L'absence de réponse vaut acceptation de la demande.
- Au moins une fois par an, chaque salarié doit être
informé par écrit du nombre d'heures acquis au titre
du DIF (c. trav. art. L. 933-2 nouveau). Il peut s'agir d'un document
à part, mais on peut aussi imaginer un suivi sur le bulletin
de paye.
- Si le salarié et l'entreprise sont en désaccord
sur le choix de l'action de formation durant 2 exercices civils
consécutifs, le FONGECIF dont relève l'entreprise
assure par priorité la prise en charge financière
de la formation demandée par le salarié dans le
cadre du CIF. Si le salarié obtient la prise en charge
de son CIF, l'entreprise doit verser à cet organisme le
montant de l'allocation de formation correspondant aux droits
acquis par l'intéressé au titre du DIF et les frais
de formation calculés sur la base forfaitaire applicable
aux contrats de professionnalisation (c. trav. art. L. 933-5 nouveau).
Statut du salarié pendant l’action de formation
- La formation liée au DIF se déroule, en principe,
hors temps de travail. L'employeur verse alors au salarié
une allocation de formation. Le salarié reste couvert pendant
la formation au titre des accidents du travail et maladies professionnelles.
- L'allocation de formation versée est égale à
50 % de la rémunération nette de référence
du salarié. N'étant pas considérée
comme une rémunération, elle est donc exonérée
de l'ensemble des cotisations salariales et patronales. Elle est
à la charge de l'employeur et est imputable sur la participation
formation continue.
- En partie pendant le temps de travail, sur dérogation.
- Une convention ou un accord collectif de branche ou d'entreprise
peut prévoir que le droit individuel à la formation
s'exerce en partie pendant le temps de travail (c. trav. art.
L. 933-3 nouveau). Les heures consacrées à la formation
pendant le temps de travail ouvrent droit au maintien de la rémunération
(c. trav. art. L. 933-4 nouveau). Elles sont intégralement
considérées comme du temps de travail effectif.
En cas de départ du salarie :
- Démission
Le salarié peut demander à bénéficier
de son DIF s'il commence la formation avant la fin de son préavis.

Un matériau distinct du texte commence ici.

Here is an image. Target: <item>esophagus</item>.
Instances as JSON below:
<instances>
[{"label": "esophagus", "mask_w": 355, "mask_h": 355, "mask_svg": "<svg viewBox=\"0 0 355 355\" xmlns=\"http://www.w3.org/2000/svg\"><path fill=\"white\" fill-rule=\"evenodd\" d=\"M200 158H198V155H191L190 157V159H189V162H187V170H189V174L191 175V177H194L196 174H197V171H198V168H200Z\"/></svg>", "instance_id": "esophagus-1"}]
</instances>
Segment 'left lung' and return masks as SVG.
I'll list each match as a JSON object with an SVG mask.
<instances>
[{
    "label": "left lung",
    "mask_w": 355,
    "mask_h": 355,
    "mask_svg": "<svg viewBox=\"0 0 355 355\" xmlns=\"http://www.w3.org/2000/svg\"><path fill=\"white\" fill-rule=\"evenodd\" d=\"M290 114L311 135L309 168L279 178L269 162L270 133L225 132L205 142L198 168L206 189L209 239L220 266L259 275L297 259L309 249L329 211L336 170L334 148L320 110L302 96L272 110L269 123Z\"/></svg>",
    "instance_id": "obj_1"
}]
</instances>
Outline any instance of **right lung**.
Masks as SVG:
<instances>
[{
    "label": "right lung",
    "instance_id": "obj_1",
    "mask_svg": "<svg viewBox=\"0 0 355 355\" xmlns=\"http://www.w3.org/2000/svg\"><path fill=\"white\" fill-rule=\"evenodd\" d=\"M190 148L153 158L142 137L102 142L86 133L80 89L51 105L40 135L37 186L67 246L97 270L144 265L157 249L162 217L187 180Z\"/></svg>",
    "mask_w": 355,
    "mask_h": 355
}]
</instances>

Le temps de son préavis peut aussi être utilisé
comme temps de formation.
- Départ en retraite
Le salarié qui part à la retraite perd ses droits
au DIF.
- Licenciement
Les droits du salarié au DIF sont transférables
sur la demande du salarié (c. trav. art. L. 933-6 nouveau)
(sauf faute grave ou lourde). Cette demande doit être
exprimée avant la fin du préavis. L'employeur
doit quand à lui signifier dans la lettre de licenciement,
le solde des droits au DIF du salarié et surtout la possibilité
de bénéficier de ses droits pour action d'amélioration
de compétences ou un bilan de compétence.
- Si le salarié ne faisait aucune demande avant la fin
de son préavis, l'employeur n'a rien à verser. L'employeur
doit indiquer dans la lettre de notification du licenciement adressée
au salarié ses droits en matière de DIF, dont notamment
la possibilité de demander pendant le préavis à
bénéficier d'une action de bilan de compétences,
de validation des acquis de l'expérience ou de formation.
- Les types de formation éligibles au DIF sont définies
par des accords de branche ou d’entreprise. A défaut,
seront éligibles les actions de promotion ou d’acquisition,
d’entretien ou de perfectionnement des connaissances.